Judge approves sale of Miami Herald’s parent company to hedge fund Chatham Asset Management
A federal bankruptcy judge approved the $312 million sale of McClatchy Co. on Tuesday, officially clearing the way for the nation’s second-largest local news company to exit bankruptcy under the leadership of the hedge fund that had been its largest lender.
Judge Michael E. Wiles approved a sale order in a hearing that became all but a formality after McClatchy, Chatham Asset Management and less-protected creditors announced a compromise Monday to keep the sale on track.
In another key development Tuesday, the Pension Benefit Guaranty Corporation, the federal agency that takes over pension plans from distressed companies, told the judge that it will assume McClatchy’s plan.
Chatham, which manages $4.4 billion in assets from its New Jersey home base, will continue to operate all 30 of McClatchy’s news organizations, including the Miami Herald and el Nuevo Herald, and will transfer most senior management and all employees to the new company.
That stands in contrast to the backup bidder, Alden Capital Group, which proposed to cut around 1,000 jobs, a court filing shows.
Chatham also agreed to honor existing collectivebargaining agreements. CEO Craig Forman and board chairman Kevin McClatchy, a descendant of the founder, will depart when the sale process concludes in September.
“We look forward to completing the transaction expeditiously so that McClatchy can continue to focus on the important journalism on which local communities depend,” Chatham, which has been an investor in McClatchy since 2009, said in a statement.
The purchase agreement calls for the sale to close in early September, subject to approval from Wiles, who sits on the U.S. Bankruptcy Court for the Southern District of New York.
After a 30-day transition period, the new company will cut all ties with the founding McClatchy family, which has been in control for 163 years. Chatham purchased the McClatchy name along with the other assets of the company.

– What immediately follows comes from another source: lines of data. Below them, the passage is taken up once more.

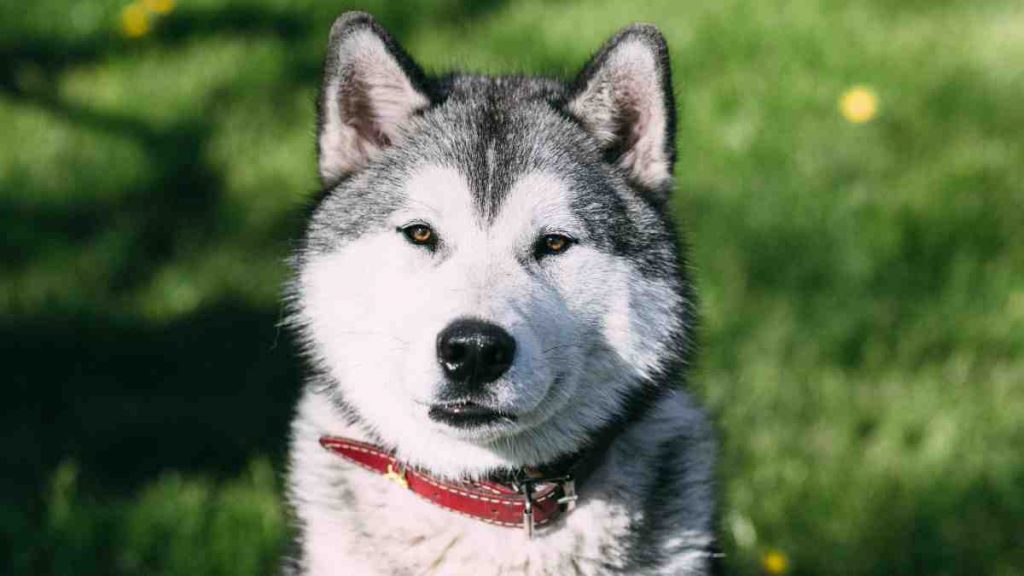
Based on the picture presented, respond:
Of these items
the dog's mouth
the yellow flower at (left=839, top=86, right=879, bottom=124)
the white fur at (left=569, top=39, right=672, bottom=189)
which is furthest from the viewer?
the yellow flower at (left=839, top=86, right=879, bottom=124)

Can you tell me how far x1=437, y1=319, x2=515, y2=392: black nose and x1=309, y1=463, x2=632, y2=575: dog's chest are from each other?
518 mm

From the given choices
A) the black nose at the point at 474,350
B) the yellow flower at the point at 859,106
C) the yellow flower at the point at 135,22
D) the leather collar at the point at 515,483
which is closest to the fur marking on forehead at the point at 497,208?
the black nose at the point at 474,350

Chatham will assemble a board of directors and name a chief executive for the new company, which will be privately held. No timetable for those decisions has been announced.
At a July 10 auction, Chatham turned $263 million of the company’s debt into what is known as a credit bid and added nearly $49.2 million in cash.
McClatchy will emerge from bankruptcy having shed nearly 60% of debt owed to lenders. The company carried about $703 million in debt into bankruptcy; the new company will hold nearly $290 million in debt.
The new company also will be free of the legacy pension obligation as well as $118 million in supplemental pensions that were paid from the operating budget to former executives.
“This is a major milestone towards McClatchy’s successful resolution of its court-supervised reorganization process and towards the sustainability of independent local journalism in the 30 communities that we serve,” Forman said. “As McClatchy transitions with a strengthened capital structure, the company will be well-positioned to accelerate the digital transformation our team has worked so hard to achieve.”
The compromise reached Monday, ahead of the approval hearing, was significant. A committee of lessprotected creditors agreed to creation of a trust through which claims can be settled.